___ EXERCISE INPUTS
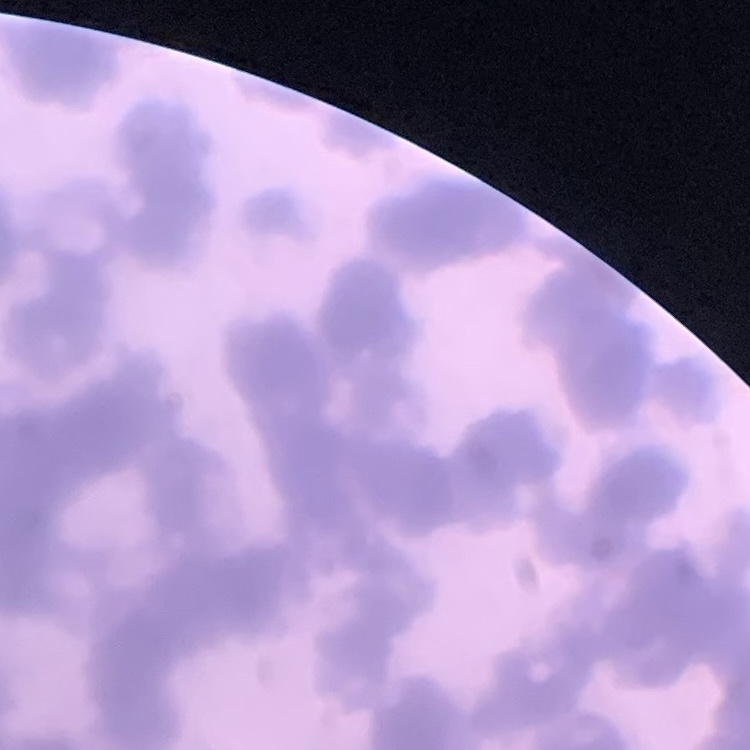

Rouleaux formation.

stain = Field's or Giemsa
preparation = thin peripheral smear
image type = square crop of a larger photomicrograph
Locate and identify every blood parasite.
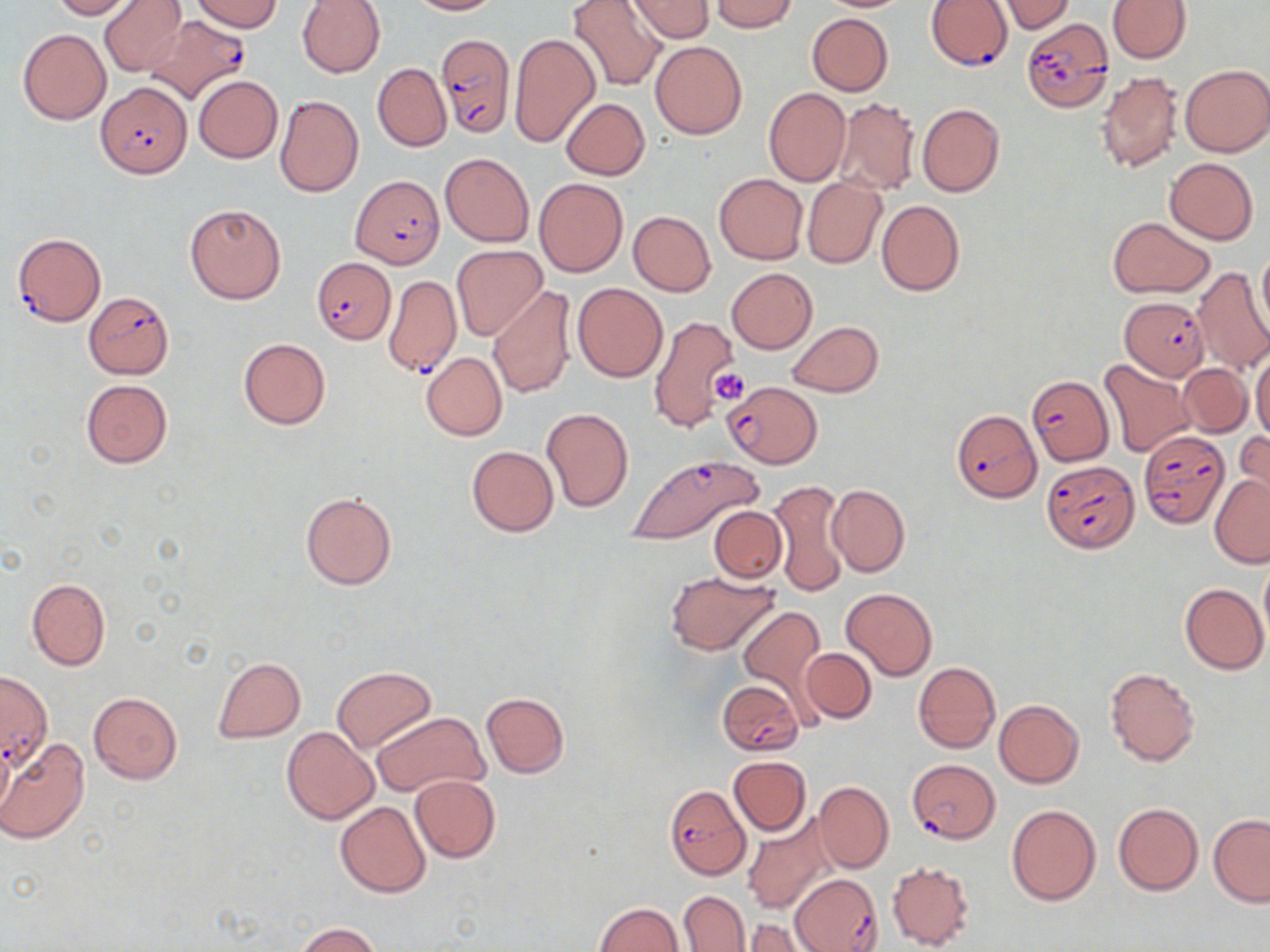
Approximate bounding boxes as (x1,y1)-(x2,y2) corner pairs in pixels.
Plasmodium falciparum-infected red blood cells: (925,1)-(1012,70), (145,15)-(251,105), (1022,17)-(1114,113), (436,34)-(516,138), (96,82)-(191,178), (349,175)-(443,269), (11,233)-(106,326), (313,259)-(396,343), (384,275)-(461,377), (84,292)-(173,378), (1119,297)-(1210,381), (1028,377)-(1111,467), (723,382)-(821,466), (952,408)-(1042,502), (1139,429)-(1228,527), (624,453)-(766,547), (1044,459)-(1138,553), (0,669)-(53,773), (716,677)-(805,756), (907,757)-(999,842), (664,785)-(751,878), (790,874)-(881,951).
No Plasmodium ovale, Plasmodium malariae, Plasmodium vivax, Babesia divergens, or Trypanosoma brucei observed.

{
  "slide_level_diagnosis": "Plasmodium falciparum",
  "preparation": "thin blood smear",
  "stain": "May-Grünwald-Giemsa",
  "modality": "light microscopy",
  "field_of_view": "one of a larger specimen",
  "image_size": "1270×952 pixels",
  "uninfected_red_blood_cell_locations": "approximate bounding boxes as (x1,y1)-(x2,y2) corner pairs in pixels: (49,0)-(133,20), (100,0)-(187,76), (191,0)-(283,33), (296,0)-(385,78), (405,0)-(499,15), (567,0)-(667,93), (627,0)-(713,41), (815,0)-(916,12), (1106,0)-(1191,63), (707,1)-(801,32), (997,1)-(1075,34), (806,12)-(893,96), (17,28)-(111,124), (508,32)-(600,149), (650,42)-(747,140), (372,63)-(451,152), (1180,64)-(1269,156), (1097,72)-(1183,173), (193,74)-(282,163), (764,88)-(850,186), (274,95)-(364,197), (561,97)-(649,179), (836,97)-(919,195), (917,103)-(1004,197), (439,151)-(534,247), (1165,157)-(1258,245), (713,173)-(808,264), (534,177)-(628,277), (802,177)-(885,268), (877,200)-(965,296), (185,203)-(285,303), (628,211)-(715,296), (1108,217)-(1215,297), (451,244)-(548,341), (1256,244)-(1270,342), (1191,266)-(1270,376), (727,268)-(817,353), (572,282)-(668,382), (488,285)-(577,398), (607,292)-(719,411), (647,314)-(742,431), (786,321)-(884,397), (237,338)-(331,430), (1250,348)-(1269,441), (421,353)-(507,440), (1099,358)-(1194,457), (1179,363)-(1253,437), (80,379)-(173,469), (541,407)-(633,513), (1234,432)-(1269,511), (466,445)-(558,536), (1210,473)-(1270,567), (769,479)-(848,599), (827,483)-(910,577), (300,492)-(397,590), (709,506)-(786,582), (694,510)-(787,642), (1258,558)-(1270,650), (665,571)-(779,655), (27,578)-(110,669), (1179,583)-(1269,675), (840,587)-(938,680), (738,607)-(823,697), (800,647)-(876,724), (212,656)-(305,743), (913,661)-(1000,754), (331,666)-(436,754), (1104,666)-(1200,767), (88,690)-(182,784), (480,692)-(569,777), (993,699)-(1084,788), (372,711)-(489,800), (282,726)-(379,825), (0,736)-(12,814), (1,739)-(89,844), (729,755)-(810,835), (409,775)-(500,862), (813,782)-(893,874), (335,801)-(431,898), (1112,802)-(1204,895), (1006,803)-(1102,905), (741,813)-(837,916), (1208,814)-(1270,907), (886,860)-(974,950), (679,890)-(749,951), (595,903)-(685,951), (740,918)-(818,951), (296,923)-(380,952)",
  "platelet_locations": "approximate bounding boxes as (x1,y1)-(x2,y2) corner pairs in pixels: (708,368)-(753,406)",
  "magnification": "1000x"
}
______
• **EXERCISE INSTRUCTIONS**:
Print every entry exactly as written, without the pictures.

• **RESPONSE TO THIS TASK**:
Rouleaux formation.

stain = Field's or Giemsa
preparation = thin peripheral smear
image type = square crop of a larger photomicrograph
Locate and identify every blood parasite.
Approximate bounding boxes as (x1,y1)-(x2,y2) corner pairs in pixels.
Plasmodium falciparum-infected red blood cells: (925,1)-(1012,70), (145,15)-(251,105), (1022,17)-(1114,113), (436,34)-(516,138), (96,82)-(191,178), (349,175)-(443,269), (11,233)-(106,326), (313,259)-(396,343), (384,275)-(461,377), (84,292)-(173,378), (1119,297)-(1210,381), (1028,377)-(1111,467), (723,382)-(821,466), (952,408)-(1042,502), (1139,429)-(1228,527), (624,453)-(766,547), (1044,459)-(1138,553), (0,669)-(53,773), (716,677)-(805,756), (907,757)-(999,842), (664,785)-(751,878), (790,874)-(881,951).
No Plasmodium ovale, Plasmodium malariae, Plasmodium vivax, Babesia divergens, or Trypanosoma brucei observed.

{
  "slide_level_diagnosis": "Plasmodium falciparum",
  "preparation": "thin blood smear",
  "stain": "May-Grünwald-Giemsa",
  "modality": "light microscopy",
  "field_of_view": "one of a larger specimen",
  "image_size": "1270×952 pixels",
  "uninfected_red_blood_cell_locations": "approximate bounding boxes as (x1,y1)-(x2,y2) corner pairs in pixels: (49,0)-(133,20), (100,0)-(187,76), (191,0)-(283,33), (296,0)-(385,78), (405,0)-(499,15), (567,0)-(667,93), (627,0)-(713,41), (815,0)-(916,12), (1106,0)-(1191,63), (707,1)-(801,32), (997,1)-(1075,34), (806,12)-(893,96), (17,28)-(111,124), (508,32)-(600,149), (650,42)-(747,140), (372,63)-(451,152), (1180,64)-(1269,156), (1097,72)-(1183,173), (193,74)-(282,163), (764,88)-(850,186), (274,95)-(364,197), (561,97)-(649,179), (836,97)-(919,195), (917,103)-(1004,197), (439,151)-(534,247), (1165,157)-(1258,245), (713,173)-(808,264), (534,177)-(628,277), (802,177)-(885,268), (877,200)-(965,296), (185,203)-(285,303), (628,211)-(715,296), (1108,217)-(1215,297), (451,244)-(548,341), (1256,244)-(1270,342), (1191,266)-(1270,376), (727,268)-(817,353), (572,282)-(668,382), (488,285)-(577,398), (607,292)-(719,411), (647,314)-(742,431), (786,321)-(884,397), (237,338)-(331,430), (1250,348)-(1269,441), (421,353)-(507,440), (1099,358)-(1194,457), (1179,363)-(1253,437), (80,379)-(173,469), (541,407)-(633,513), (1234,432)-(1269,511), (466,445)-(558,536), (1210,473)-(1270,567), (769,479)-(848,599), (827,483)-(910,577), (300,492)-(397,590), (709,506)-(786,582), (694,510)-(787,642), (1258,558)-(1270,650), (665,571)-(779,655), (27,578)-(110,669), (1179,583)-(1269,675), (840,587)-(938,680), (738,607)-(823,697), (800,647)-(876,724), (212,656)-(305,743), (913,661)-(1000,754), (331,666)-(436,754), (1104,666)-(1200,767), (88,690)-(182,784), (480,692)-(569,777), (993,699)-(1084,788), (372,711)-(489,800), (282,726)-(379,825), (0,736)-(12,814), (1,739)-(89,844), (729,755)-(810,835), (409,775)-(500,862), (813,782)-(893,874), (335,801)-(431,898), (1112,802)-(1204,895), (1006,803)-(1102,905), (741,813)-(837,916), (1208,814)-(1270,907), (886,860)-(974,950), (679,890)-(749,951), (595,903)-(685,951), (740,918)-(818,951), (296,923)-(380,952)",
  "platelet_locations": "approximate bounding boxes as (x1,y1)-(x2,y2) corner pairs in pixels: (708,368)-(753,406)",
  "magnification": "1000x"
}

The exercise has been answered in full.